SOURCE TEXT:

Wednesday, December 30, 2015

Moldova maintains rate as past hikes still taking effect

    Moldova's central bank left its main policy rates unchanged, including the rate on short-term operations at 19.50 percent, saying past policy measures are still working their way through the economy and will continue to have further impact on inflation.
    The National Bank of Moldova (NBM), which has raised its key rate by 1300 basis points this year, largely repeated its view from November, including the statement that today's decision was aimed at anchoring inflation expectations and the depreciation of the leu currency was the main risk to inflation.
    Moldova's inflation rate rose to 13.5 percent in November from 13.2 percent in October and the central bank expects persistent inflationary pressures in following quarters due to the impact of unfavorable weather on agriculture and the comparison with low inflation last year.
    The NBM confirmed that it expects inflation to temporarily exceed its upper target limit of 6.5 percent. The central bank targets inflation at 5.0 percent, plus/minus 1.5 percentage points.
   Moldova, a former Soviet state located between Romania and Ukraine, has seen its leu currency depreciate since mid-20111 and it fell sharply in January this year. After a brief rebound in April and May, and then further depreciation, it has been slowly been firming since early October. The central bank raised rates from December through August.
    Today the leu was trading at 19.7 to the U.S. dollar, down almost 21 percent this year.

PROVIDED MATERIAL:
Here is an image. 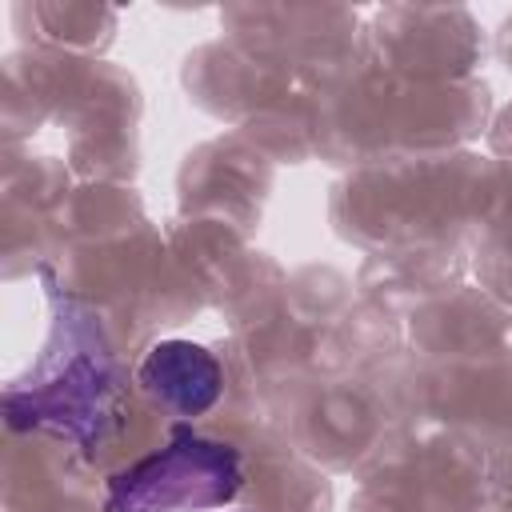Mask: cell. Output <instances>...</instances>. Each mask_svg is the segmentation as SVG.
Instances as JSON below:
<instances>
[{"mask_svg":"<svg viewBox=\"0 0 512 512\" xmlns=\"http://www.w3.org/2000/svg\"><path fill=\"white\" fill-rule=\"evenodd\" d=\"M136 380L152 400L180 416H204L224 392L220 360L192 340H160L144 352Z\"/></svg>","mask_w":512,"mask_h":512,"instance_id":"2","label":"cell"},{"mask_svg":"<svg viewBox=\"0 0 512 512\" xmlns=\"http://www.w3.org/2000/svg\"><path fill=\"white\" fill-rule=\"evenodd\" d=\"M244 484L232 444L176 428L172 440L108 480V512H196L228 504Z\"/></svg>","mask_w":512,"mask_h":512,"instance_id":"1","label":"cell"}]
</instances>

TASKS:
A: According to the article on Moldova's interest rate, what was the country's inflation rate in November?
B: Retype the passage of the article on Moldova's interest rate starting at "The NBM confirmed" and ending at "1.5 percentage points.".
C: Continue the article on Moldova's interest rate from its last sentence.
The rows were taken from a different source than the article on Moldova's interest rate.

PER-TASK ANSWERS:
A: 13.5 percent.

B:
The NBM confirmed that it expects inflation to temporarily exceed its upper target limit of 6.5 percent. The central bank targets inflation at 5.0 percent, plus/minus 1.5 percentage points.

C:
    To help the country's interbank money market, the central bank said it would continue to sterilize excess liquidity, offering banks liquidity through 14-day repo operations at a fixed rate equal to the base rate plus 0.25 percentage points.

    The National Bank of Moldova issued the following statement:

"Within the meeting of the 30 December 2015, the Executive Board of the National Bank of Moldova adopted the following decision by unanimous vote:

1. To maintain the base rate applied on main short-term monetary policy operations at the current level of 19.5 percent annually;
2. To maintain the interest rates:
     - on overnight loans at the current level of 22.5 percent annually;
on overnight deposits at the current level of 16.5 percent annually.
The annual inflation rate reached in November 2015 the level of 13.5 percent, increasing by 0.3 percentage points compared to the previous month, mainly due to the impact from food prices and core inflation. The contribution from food prices increased up to the level of 5.0 percentage points, while that of core inflation maintained the level of 4.8 percentage points.  At the same time, the contribution from regulated prices was slightly lower compared to the previous month (3.3 percentage points).
The annual rate of core inflation1 constituted in November 14.1 percent, being similar to that of the previous month.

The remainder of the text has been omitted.